**EXCERPTED PASSAGE:**
◆ ◆ ◆ ◆

On 21.01.2021 16:44, Mark Brown wrote:
> On Thu, Jan 21, 2021 at 10:41:59AM +0100, Marek Szyprowski wrote:
>> On 18.01.2021 21:49, Mark Brown wrote:
>>> Does this help (completely untested):
>> Sadly nope. I get same warning:
> Try this instead:
>
> diff --git a/drivers/regulator/core.c b/drivers/regulator/core.c
> index 3ae5ccd9277d..31503776dbd7 100644
> --- a/drivers/regulator/core.c
> +++ b/drivers/regulator/core.c
> @@ -1823,17 +1823,6 @@ static int regulator_resolve_supply(struct regulator_dev *rdev)
>   	if (rdev->supply)
>   		return 0;
>   
> -	/*
> -	 * Recheck rdev->supply with rdev->mutex lock held to avoid a race
> -	 * between rdev->supply null check and setting rdev->supply in
> -	 * set_supply() from concurrent tasks.
> -	 */
> -	regulator_lock(rdev);
> -
> -	/* Supply just resolved by a concurrent task? */
> -	if (rdev->supply)
> -		goto out;
> -
>   	r = regulator_dev_lookup(dev, rdev->supply_name);
>   	if (IS_ERR(r)) {
>   		ret = PTR_ERR(r);
> @@ -1885,12 +1874,29 @@ static int regulator_resolve_supply(struct regulator_dev *rdev)
>   		goto out;
>   	}
>   
> +	/*
> +	 * Recheck rdev->supply with rdev->mutex lock held to avoid a race
> +	 * between rdev->supply null check and setting rdev->supply in
> +	 * set_supply() from concurrent tasks.

◆ ◆ ◆ ◆

**ENTRIES PROVIDED:**
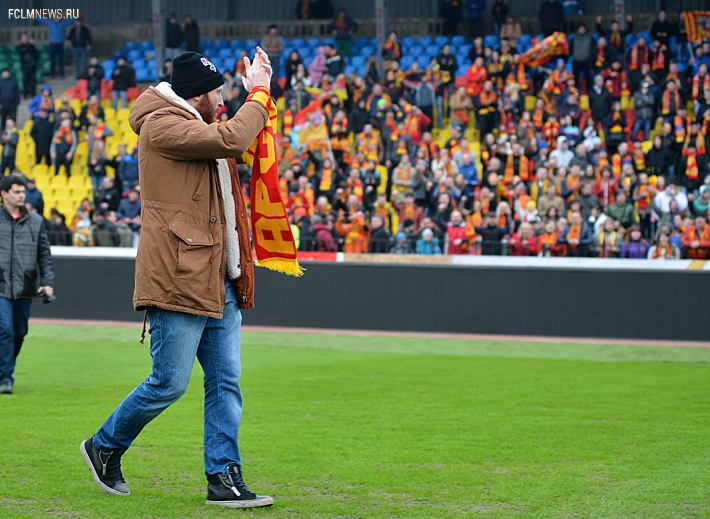 Главные интриги 21-го тура премьер-лиги Главные интриги 21-го тура премьер-лиги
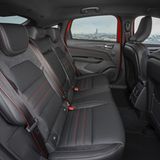 Renault Arkana TCe 140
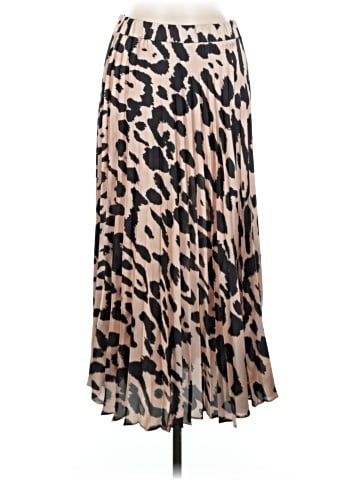 Sanctuary Casual Skirt (view 1)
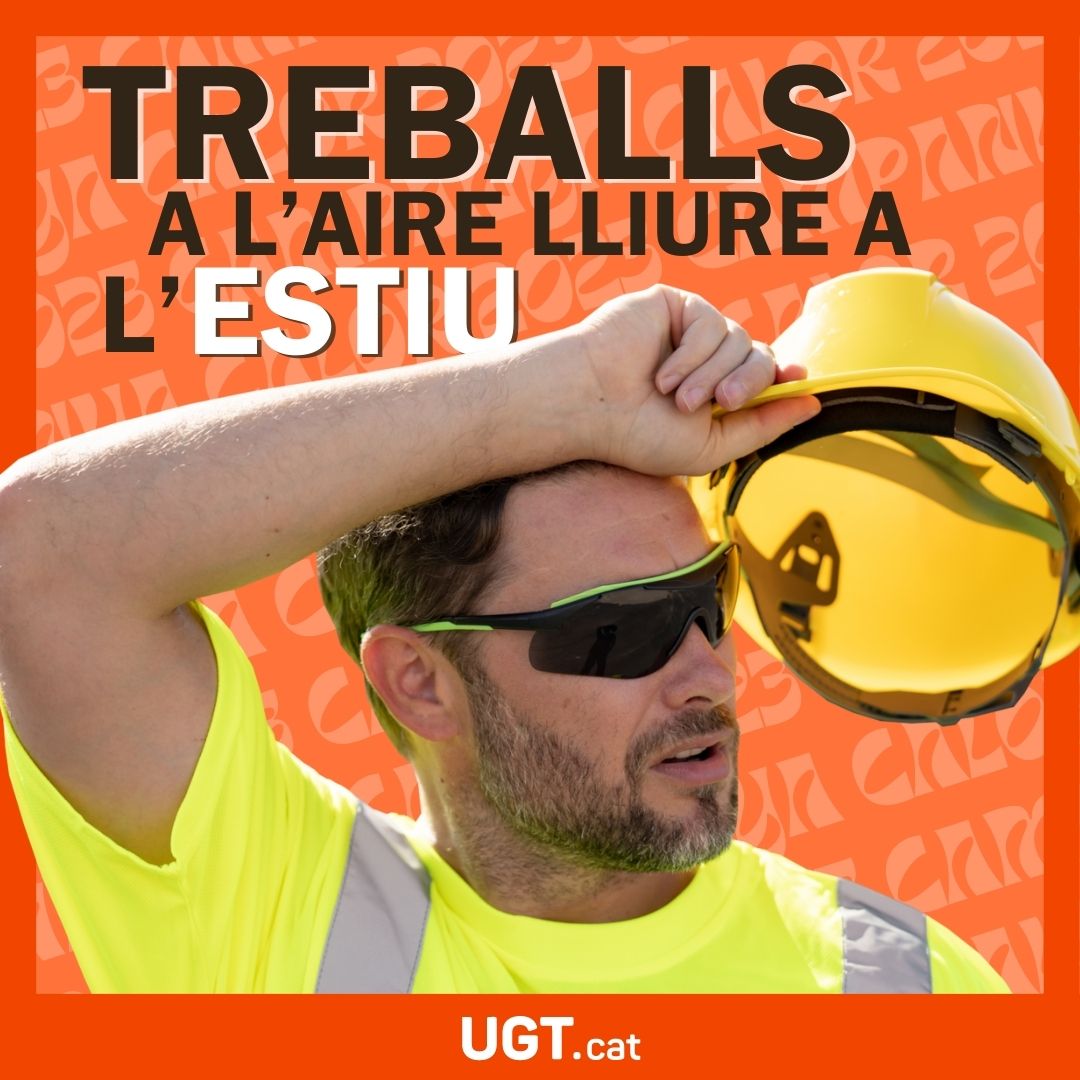 caixa_treballs_aire_lliure_estiu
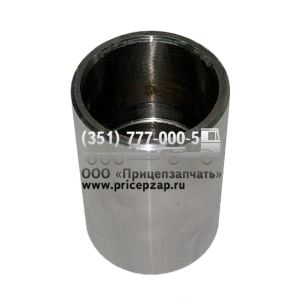 Втулка ушка задней рессоры 200-2912028 Втулка ушка задней рессоры 200-2912028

◆ ◆ ◆ ◆

**YOUR GOAL:**
In the regulator patch thread, what reason does the code comment give for rechecking rdev->supply with the rdev->mutex lock held? Answer in one to three sentences. The records are separate material with no connection to the regulator patch thread.

**COMPLETED TASK:**
The recheck is done with the lock held to avoid a race between the null check of rdev->supply and the setting of rdev->supply in set_supply() by concurrent tasks.